I therefore pursued a PhD in molecular and environmental toxicology at UW-Madison, where I studied the genetic and environmental underpinnings of cleft lip/palate and a common brain malformation known as holoprosencephaly under Dr. Rob Lipinski.  

With my PhD completed, I have now returned to examining the effects of embryonic alcohol exposure, since it is arguably most common environmental cause of human birth defects.  I moved down to the University of Texas at Austin where I now work as a post-doc for Dr.

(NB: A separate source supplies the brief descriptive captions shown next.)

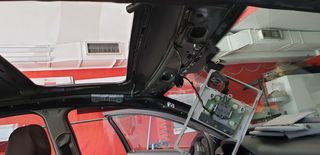 Επισκευή σκληρής οροφησ για wv Eos,Peugeot 206,307,mercedes clk,slk-thumb-24
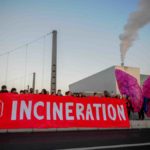 waste incineration, gaia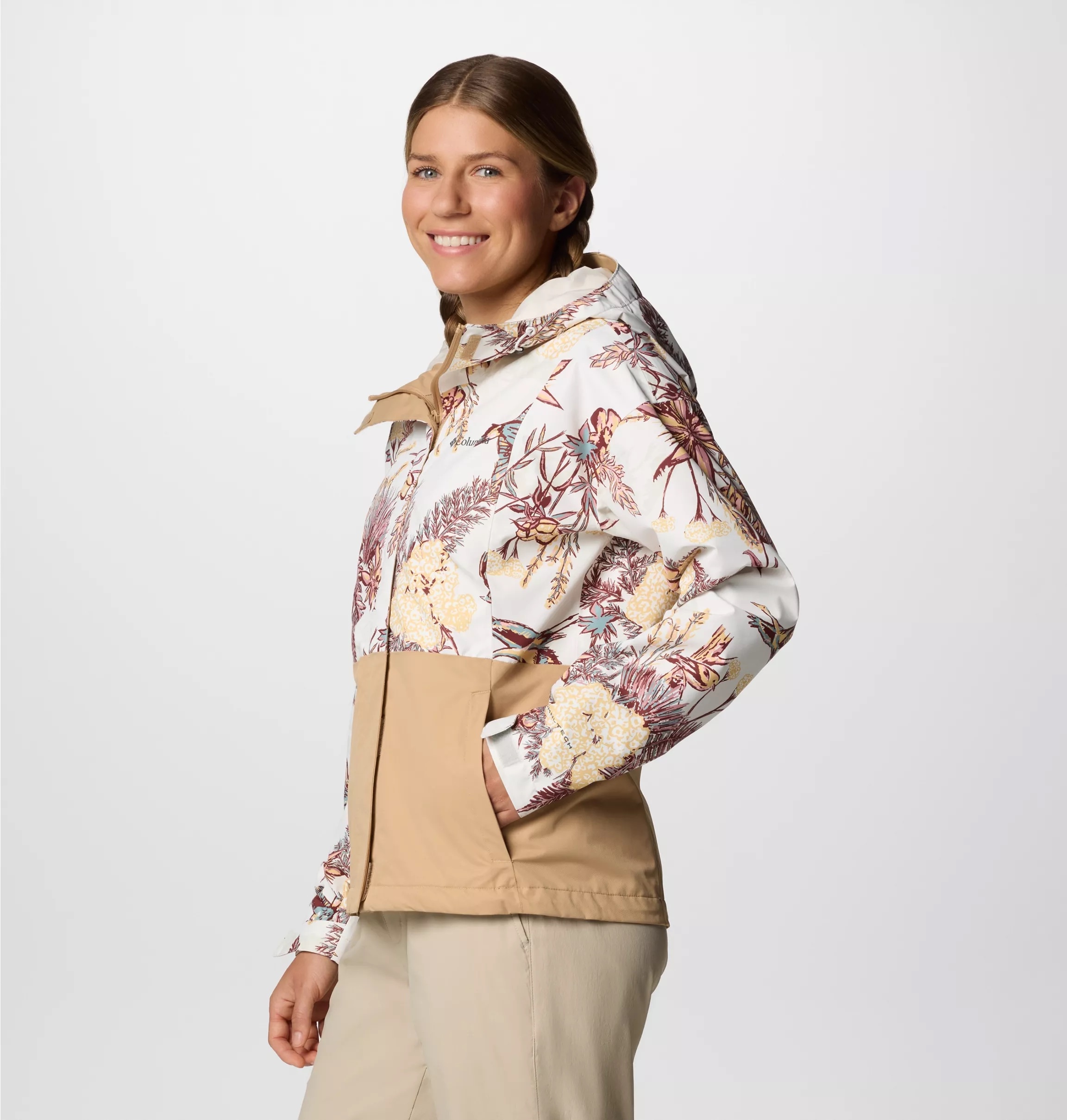 Columbia Outdoorjacke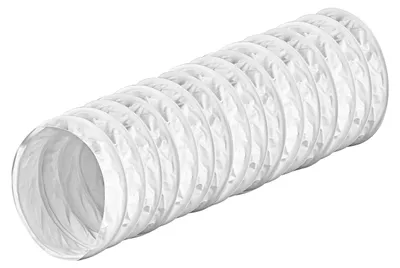 Zdjęcie produktu dla Elastyczny wąż powietrzny Elastic PVC 125-10
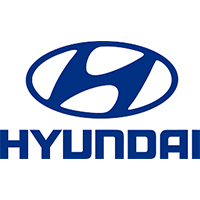 Hyundai's Logo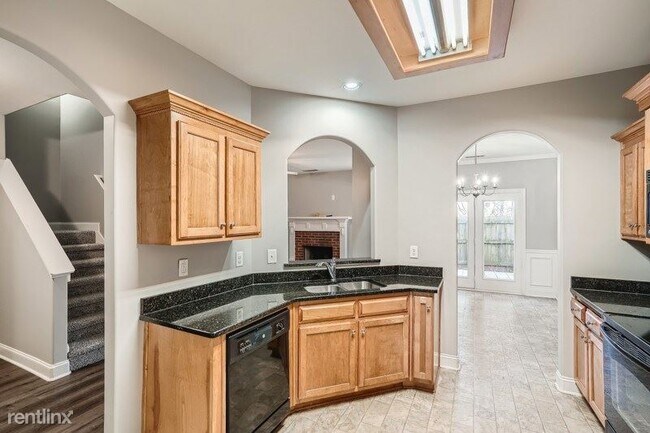 Foto del edificio - 3 br, 2.5 bath House - 2070 Lily Valley Dr...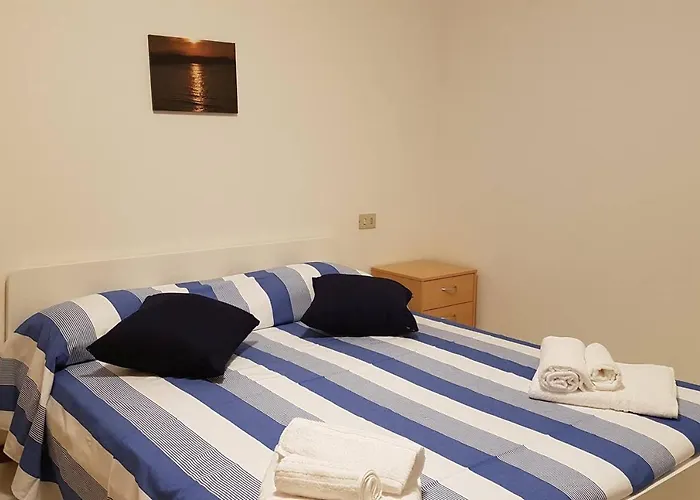 شقة Casa Di Mario E Natalina سان جوفاني في مارينيانو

Johann Eberhart using a powerful and relatively new model organism—the zebrafish—which provides high-throughput screening capacities.  The goal of this work is to identify genetic mutations or common environmental agents to which humans are frequently exposed that can either increase or decrease the embryo's susceptibility to ethanol's effects.  Ultimately this work will aid our ability to (1) identify human populations with heightened risk to ethanol-induced birth defects and (2) enable more comprehensive risk communication for environmental agents that pose a risk to developing embryos.